This summer has absolutely flown by! It feels like I blinked and suddenly it was fall! Here in Southern California, we don’t have actual seasons. But for someone who’s lived here her entire life (except for a short stint traveling the world and then settling in Kansas for 2 years – long story, I’ll share with you later!) there is a definite change that alerts me that time has passed and it’s the next season.
In fall, the sun shifts ever so slightly, but enough that you notice different shading on the landscape. The air gets drier and even smells different; seriously, it smells different!
I love what fall signals – sweater weather, cozy colors, pumpkin spice lattes and FOOTBALL!! I’m not as thrilled with the reality of a California fall – hot dry winds (we call them “Santa Ana winds”) that make my crazy hair go limp as if waving the white flag to looking even half way decent, fire season and my new young plants looking parched no matter how much extra water I give them.

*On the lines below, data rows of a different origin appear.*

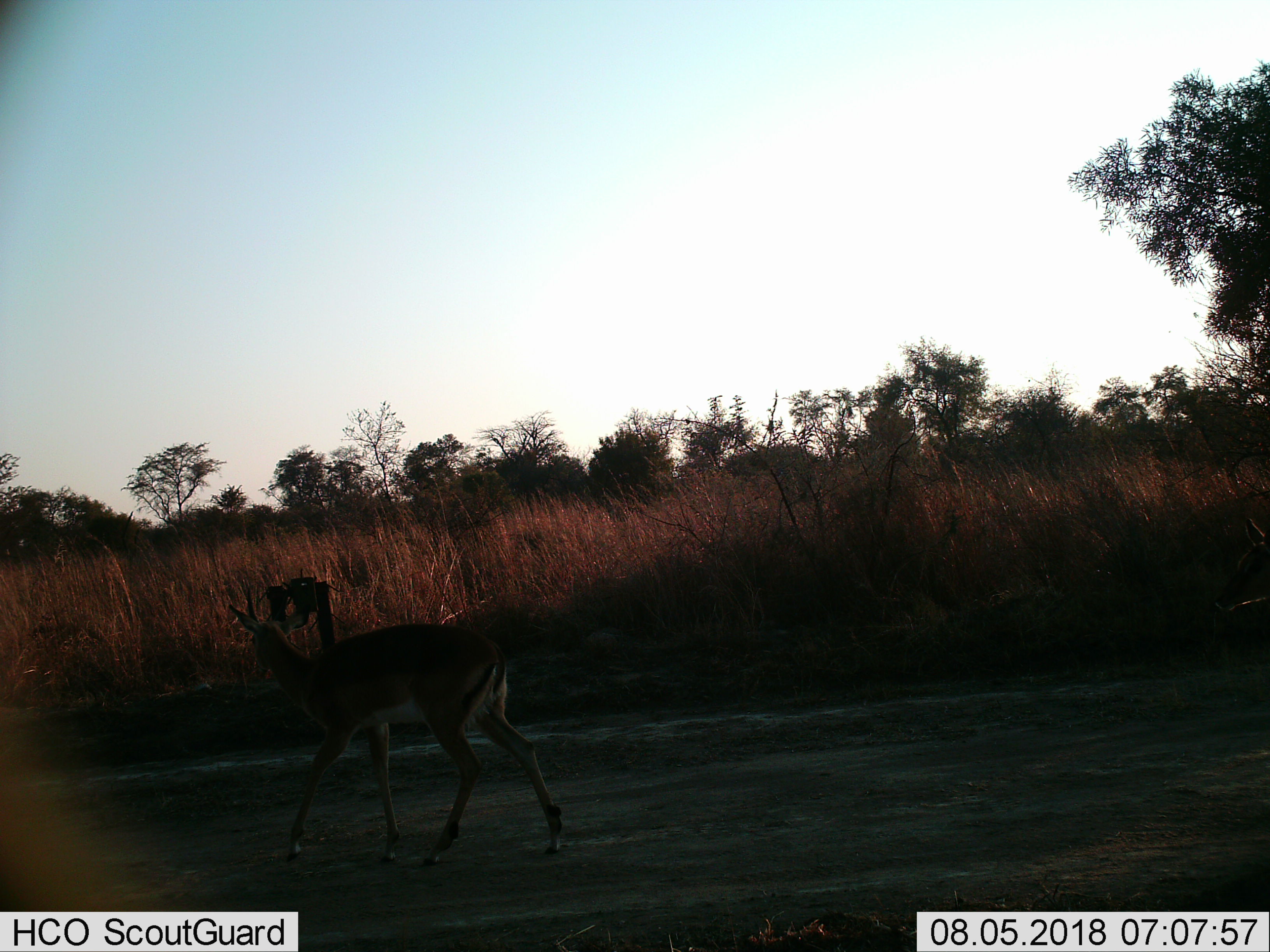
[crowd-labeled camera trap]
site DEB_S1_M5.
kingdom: Animalia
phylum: Chordata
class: Mammalia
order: Artiodactyla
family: Bovidae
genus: Aepyceros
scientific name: Aepyceros melampus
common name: impala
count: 1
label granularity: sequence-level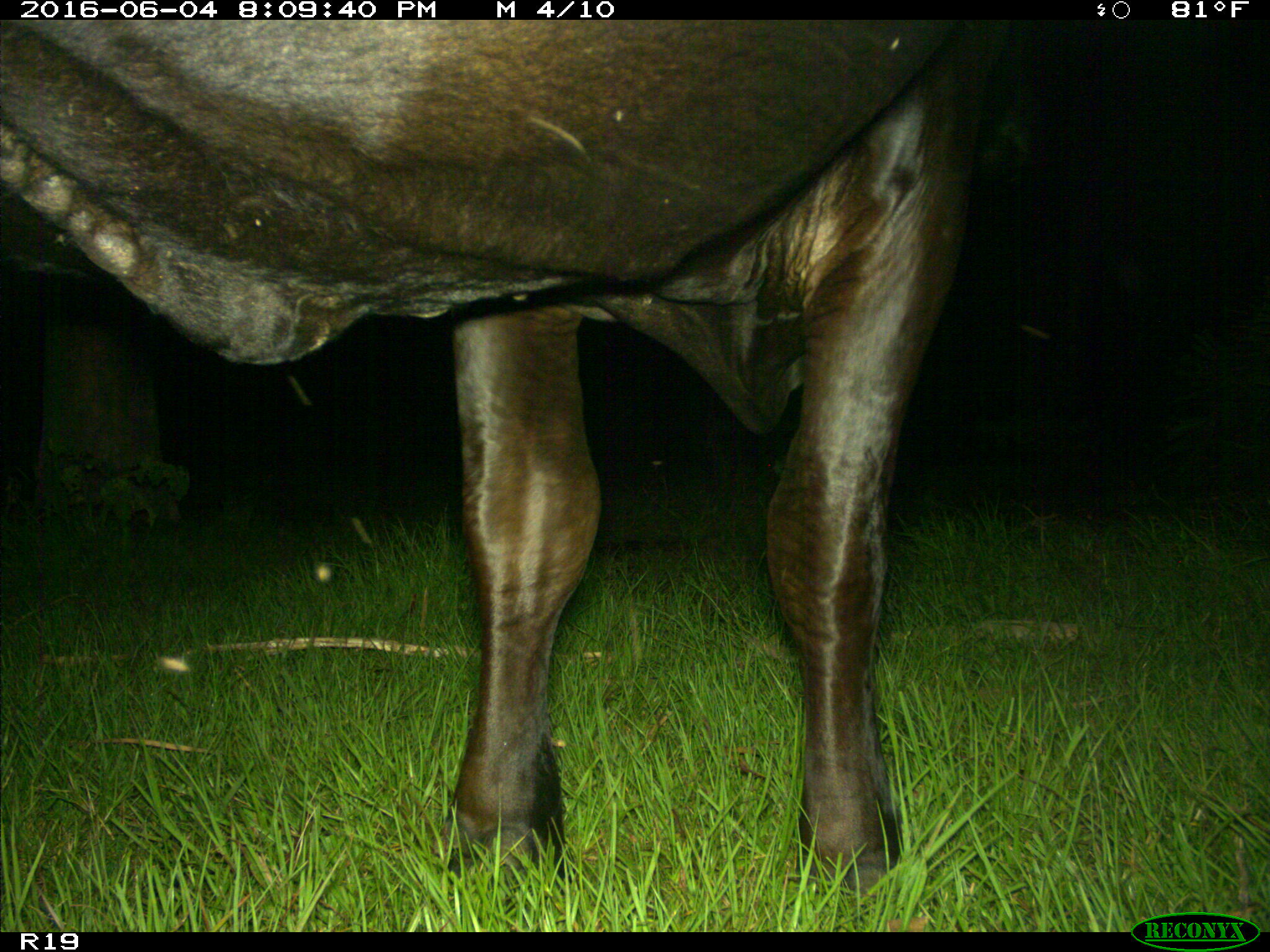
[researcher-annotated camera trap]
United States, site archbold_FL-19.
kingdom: Animalia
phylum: Chordata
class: Mammalia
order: Artiodactyla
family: Bovidae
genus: Bos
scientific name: Bos taurus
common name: domestic cow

But the best thing about fall, for me, is that it is the precursor to my favorite of all seasons, winter and Christmas! I get giddy and do little dances when I know that cooler weather, and maybe even a little rain, is headed my way.
I understand that we have to go through fall to get to winter. I try really hard not to rush it. Life is short and its important to be present in the moment and enjoy every day we’re given. I’m just being honest. Fall is my appetizer to the main course – Christmas!

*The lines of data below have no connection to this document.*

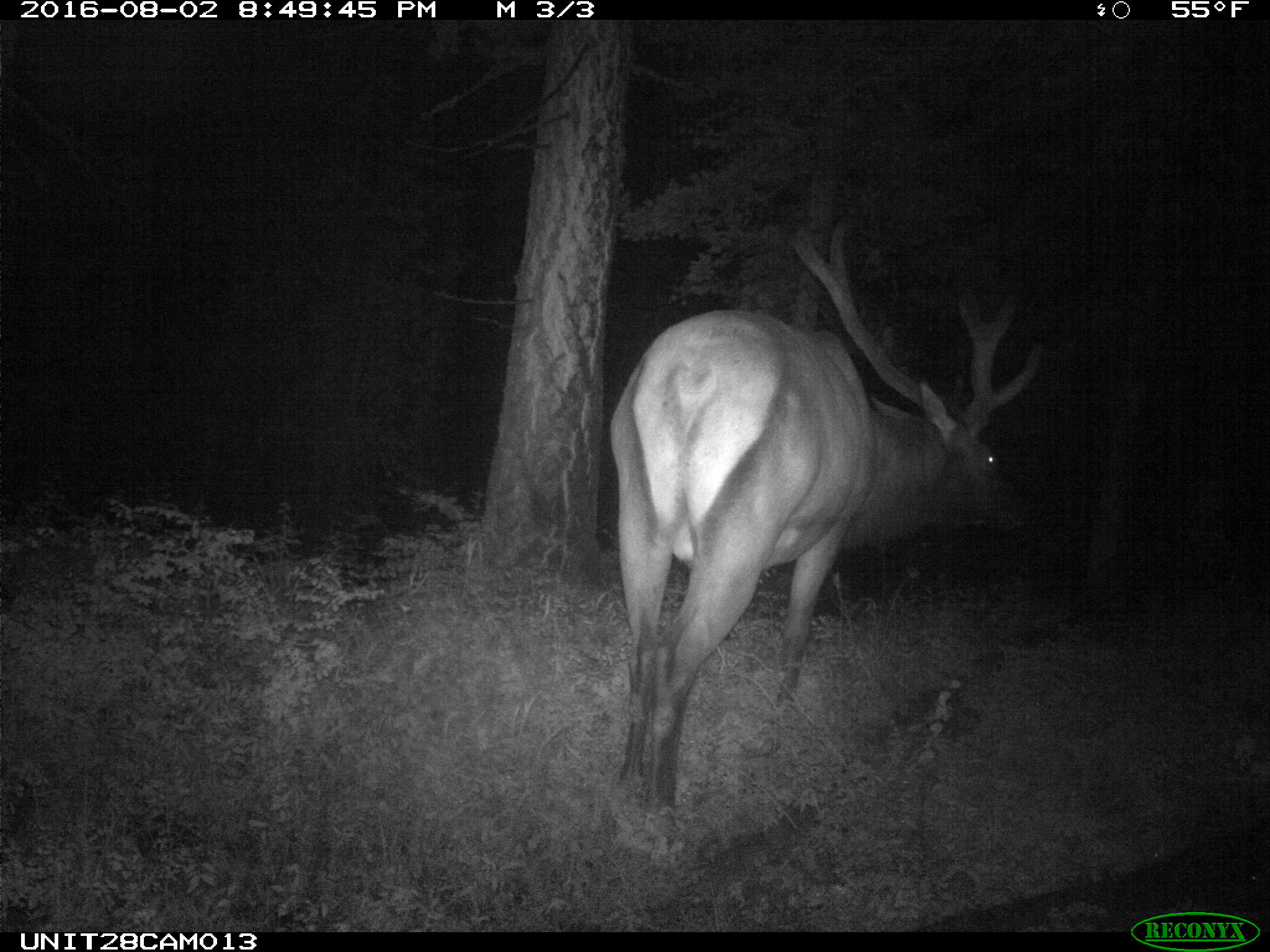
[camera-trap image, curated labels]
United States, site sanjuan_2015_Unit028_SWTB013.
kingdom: Animalia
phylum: Chordata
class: Mammalia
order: Artiodactyla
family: Cervidae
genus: Cervus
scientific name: Cervus elaphus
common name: red deer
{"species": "Cervus elaphus (red deer)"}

Take a minute and head outside. Can you tell that it’s fall where you live? Are there tell-tale signs that time is marching on and a new season is upon us? What are you going to do today to be in the moment and enjoy the day you’ve been given?
When all the world appears to be in a tumult, and nature itself is feeling the assault of climate change, the seasons retain their essential rhythm. Yes, fall gives us a premonition of winter, but then, winter, will be forced to relent, once again, to the new beginnings of soft greens, longer light, and the sweet air of spring.